For local linting, install the dev extras and run Ruff on the Python sources:

pip install -e ".[dev]"
ruff check src/ tests/ examples/

The default Ruff configuration excludes *.ipynb; notebooks are treated as worked material rather than part of the Python lint surface.

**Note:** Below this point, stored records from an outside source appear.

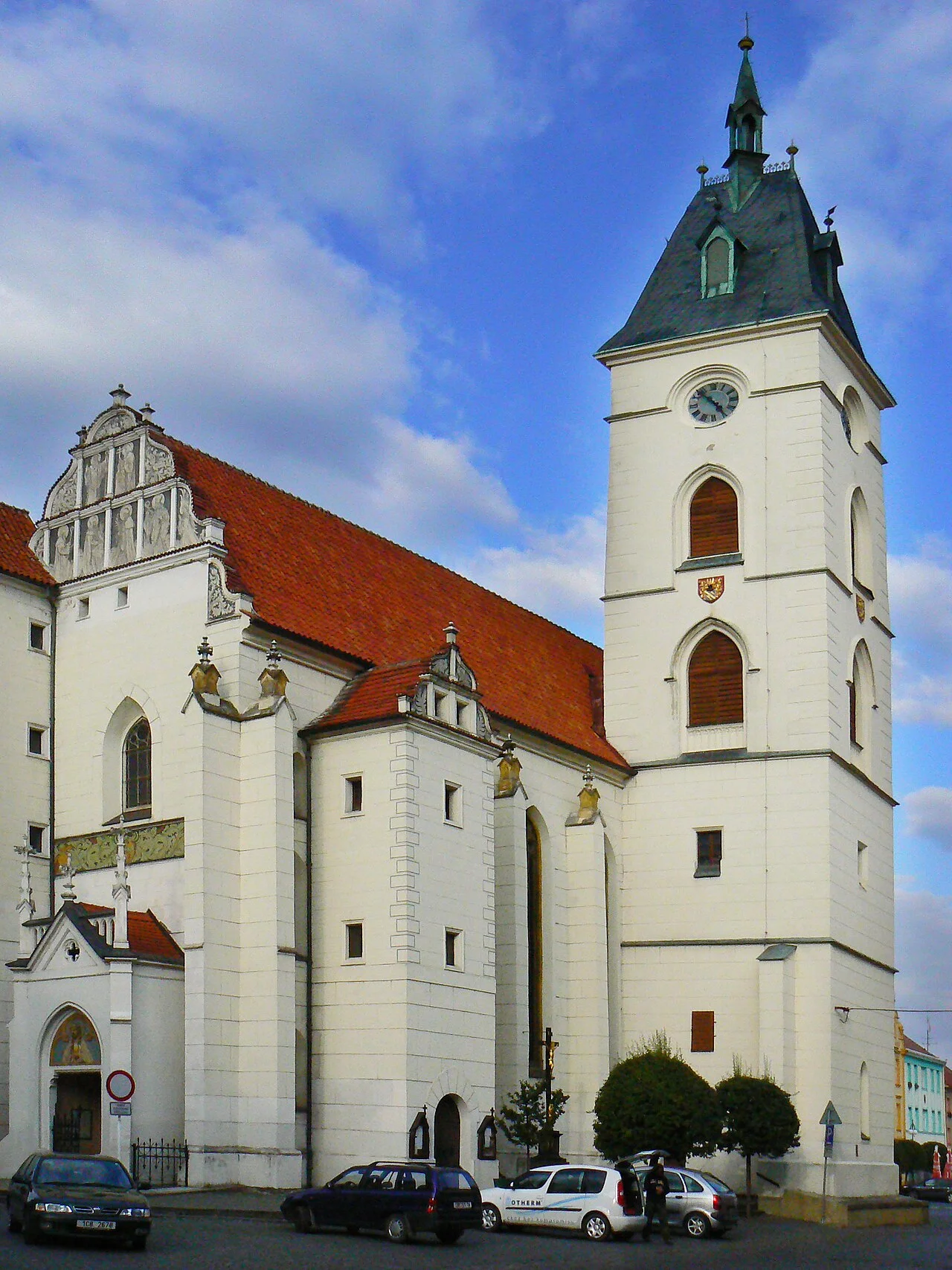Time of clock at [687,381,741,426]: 4:52
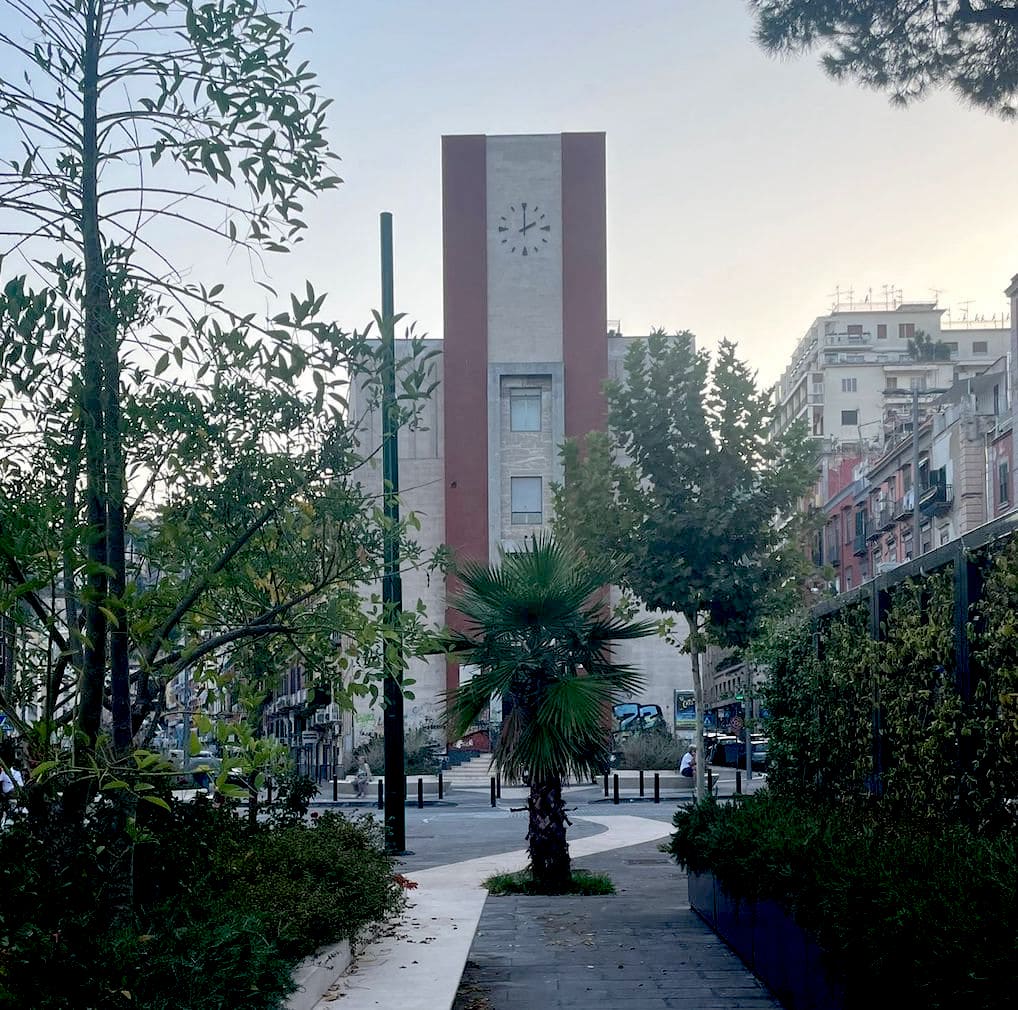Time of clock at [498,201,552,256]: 2:00
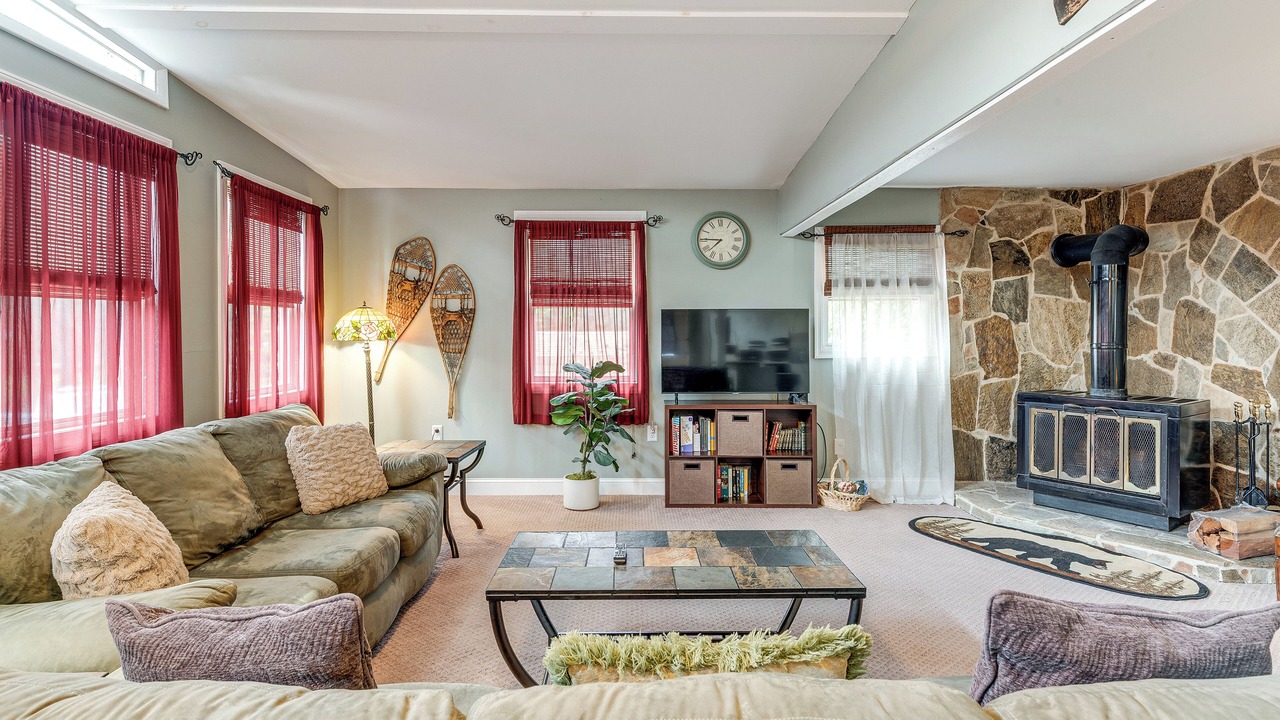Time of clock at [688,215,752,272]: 7:45
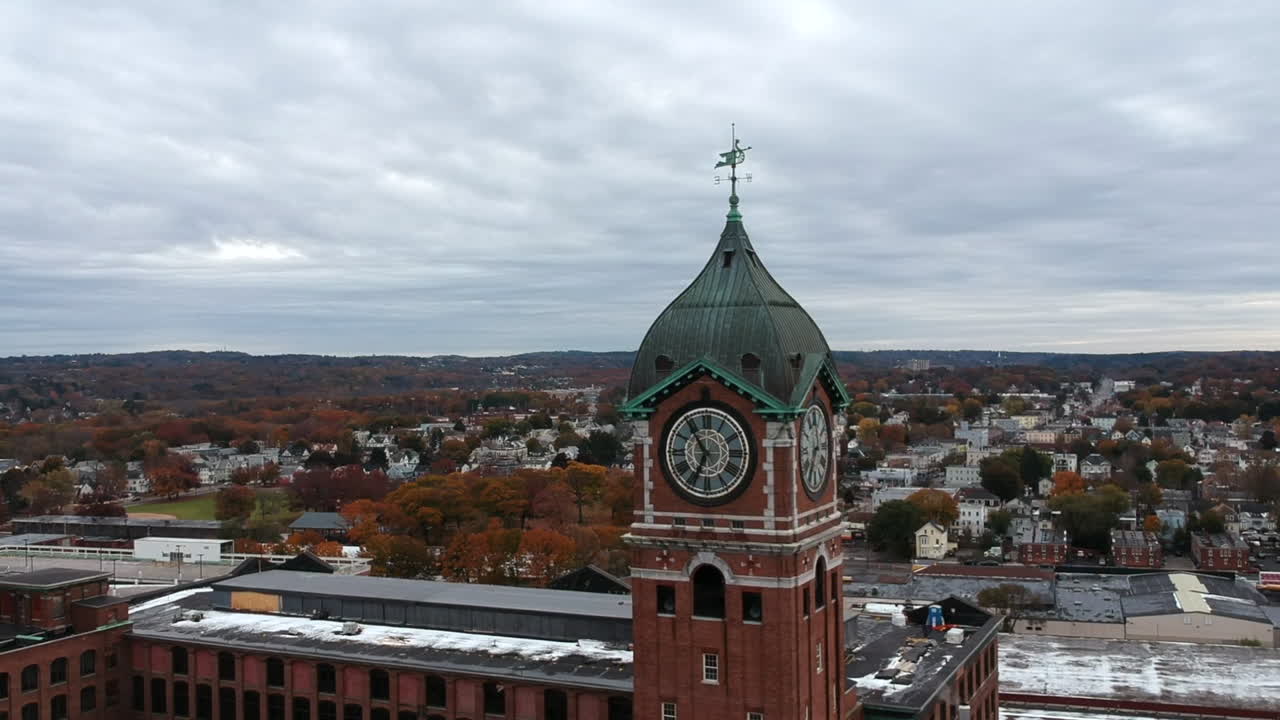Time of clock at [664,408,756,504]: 6:54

Oracle tests cross-validate against vendor reference implementations and are skipped automatically if the corresponding tool is unavailable:

# NVIDIA pycute oracle
pip install -e ".[test,oracle-nv]"
pytest tests/oracle_nv.py

# Direct CuTe C++ oracle
# Requires a C++ compiler plus CUTLASS/CUDA headers in the active environment.
pytest tests/oracle_cute_cpp.py

# AMD (cross-validation against amd_matrix_instruction_calculator)
pip install -e ".[test,oracle-amd]"
pytest tests/oracle_amd.py

References

• CuTe Layout Representation and Algebra — Cris Cecka
• Categorical Foundations for CuTe Layouts — Jack Carlisle, Jay Shah, Reuben Stern, Paul VanKoughnett
• CuTe Documentation
• NVIDIA PTX ISA
• NVIDIA Cutlass
• Cutlass MMA Atoms
• AMD Matrix Instruction Calculator
• AMD Matrix Cores Lab Notes
• Intel DPAS / VISA instruction specification
• Intel Architecture Instruction Set Extensions Programming Reference (AMX)
• Intel 64 and IA-32 Architectures Software Developer's Manual, Volume 2A

License

MIT License. See LICENSE for details.